Type 2 diabetics are TWICE as likely to die from Covid-19... and obesity increases the risk even further, new research shows

  • 1 week ago
Type 2 diabetics are TWICE as likely to die from Covid-19... and obesity increases the risk even further, new research shows
Patients with Type 2 diabetes are twice as likely to die from coronavirus – and being obese increases the risk even further, research reveals today.
 
A third of deaths from the virus have occurred among individuals with diabetes, which is linked to excess weight and a lack of exercise.
 
The study by the NHS and Imperial College London also found that those with Type 1 diabetes –which is not linked to obesity – were three and a half times more likely to die.
 
The findings provide further evidence that certain groups of patients are at much higher risk of suffering fatal complications.
 
But they also suggest that lifestyle strongly influences someone’s susceptibility to the virus.
 
Lead researcher Professor Jonathan Valabhji, the NHS’s national clinical director for diabetes and obesity, analysed the deaths of 23,804 patients in England from coronavirus between March 1 and May 11.
 
Professor Valabhji, also a consultant diabetologist at Imperial College Hospitals, found that 31.4 per cent had Type 2 diabetes and 1.5 per cent had Type 1.
 
The study also found that patients with Type 2 diabetes doubled their risk again if they were severely obese, with a body mass index (BMI) above 40.
 
They were twice as likely to die than those patients with the condition who were in the overweight or normal category.
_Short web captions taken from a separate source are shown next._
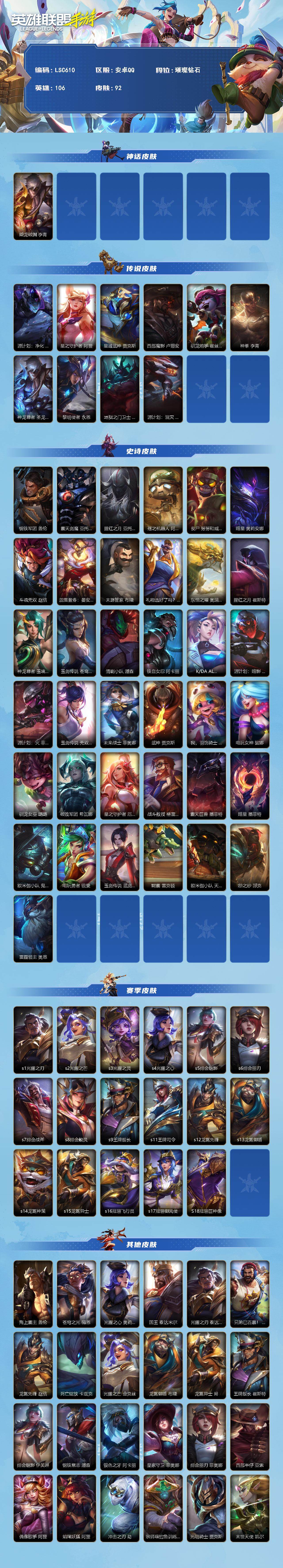 LOMEY42520LOL手游账号详情图2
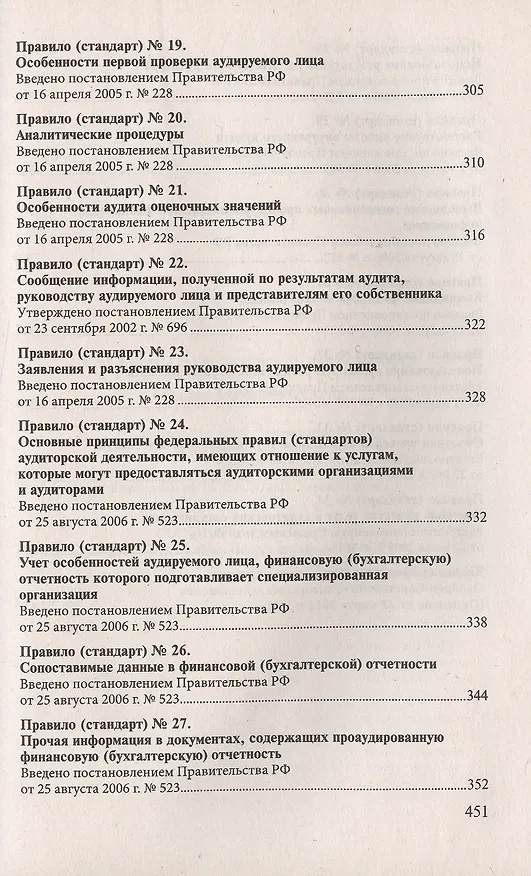 Книга Стандарты по аудиторской деятельности: сб. норматив. актов () — 5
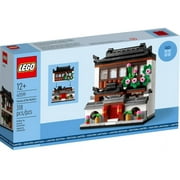 LEGO Houses of the World 4 Interlocking Block Building Set, 318 Count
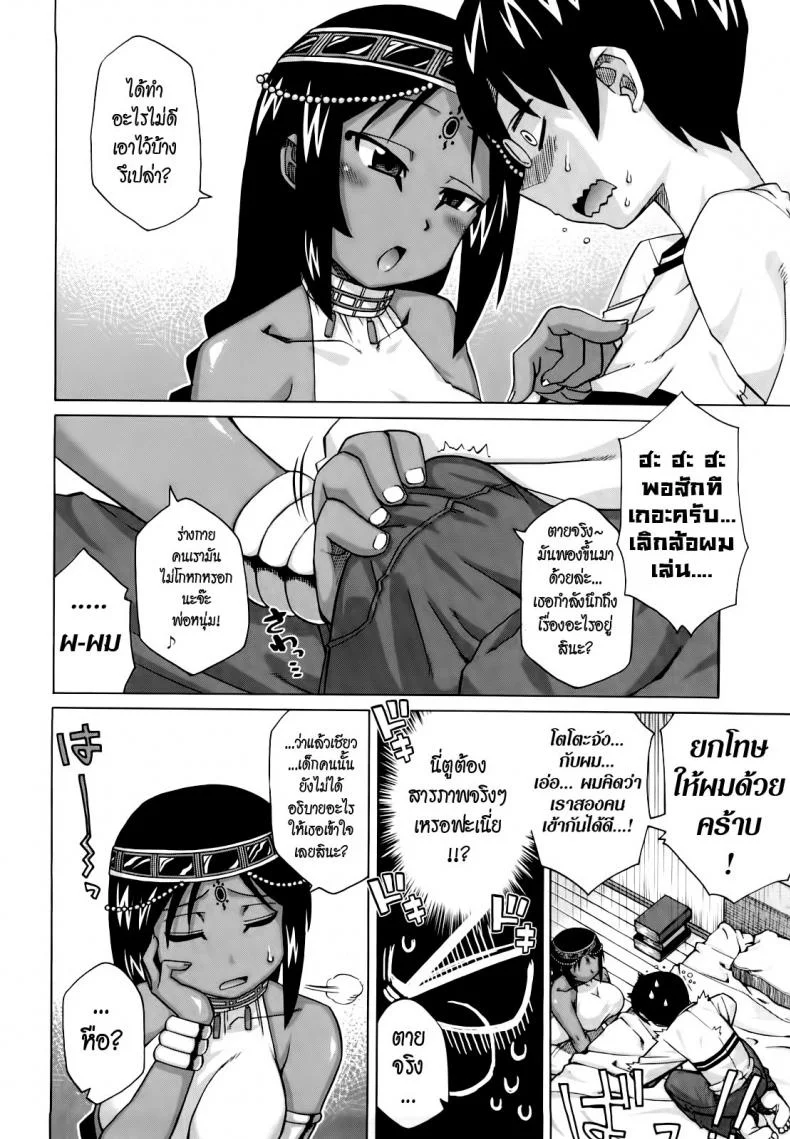 รักนี้ไม่มีจารึกในประวัติศาสตร์ [Takatsu] Sore Wa Rekishi Ni Kakanaide!รักนี้ไม่มีจารึกในประวัติศาสตร์ 2 หน้า 4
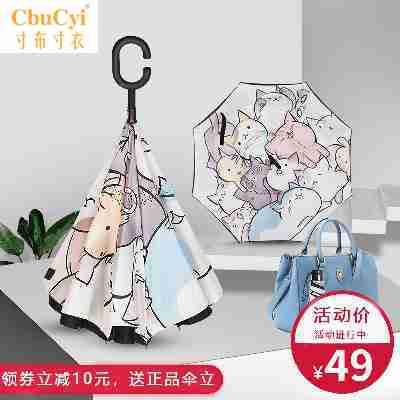 the republic of korea Like a breath of fresh air fully automatic rain or shine Dual use Children umbrella double-deck men and women Umbrellain the Home Daily , Umbrella/Rain gear/Rain/Moistureproof , Umbrella category - from Buy2taobao.com to provide professional Taobao agent buy service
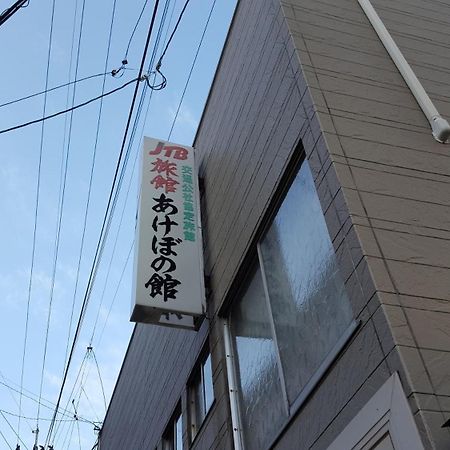 Akebonokan Iizuka Kültér fotó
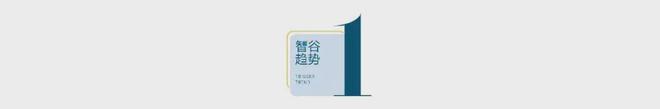 结婚户口本要拿全家的吗__办结婚证户口本需要父母页码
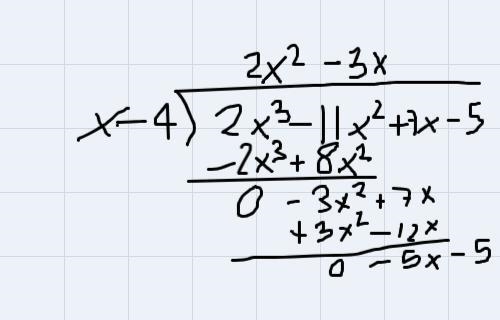 Given f(x), use Remainder Theorem to find f(4). f (x) = 2x^3 – 11x^2 + 7x - 5-example-3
Patients with Type 2 diabetes who also had high blood glucose levels because their condition was poorly controlled increased their risk of death by another 60 per cent.
 
Professor Valabhji said: ‘This research shows the extent of the risk of coronavirus for people with diabetes and the different risks for those with Type 1 and Type 2 diabetes. Importantly, it also shows that higher blood glucose levels and obesity further increase the risk in both types of diabetes.
 
‘This can be worrying news but we would like to reassure people that the NHS is here for anyone with concerns about diabetes – and has put extra measures in place to help people and keep them safe, including online sites to support people to care for themselves, digital consultations, and a dedicated new helpline for advice and support for people treated with insulin.’ 
 
The Government is carrying out a major review into whether obesity, ethnicity and gender increase their chances of dying or becoming severely ill with the virus.
 
The findings, which are due within the next few weeks, could influence whether these groups are given tailored advice regarding social distancing and working in non-frontline NHS roles.
 
At least 3.9 million Britons have diabetes and the number has doubled in the past 20 years in line with rising levels of obesity.
 
Up to 90 per cent have Type 2 which usually develops after the age of 40 but is being increasingly seen in children and teenagers.
 
Bridget Turner, director of policy at Diabetes UK, said: ‘This new data sheds much-needed light on which groups of people with diabetes are more likely to experience poor outcomes if they catch coronavirus. 
 
It also shows that the risk of death for people with diabetes is higher than for people without the condition – with the risk for people with Type 1 being higher than for those with Type 2 – and that a history of higher blood sugar levels as well as obesity seem to be contributing factors.
 
‘It’s very important to remember that the risk of dying from coronavirus – for people with and without diabetes – remains very low, and that as cases of coronavirus decline, the risk to everyone of catching the disease will reduce in turn.’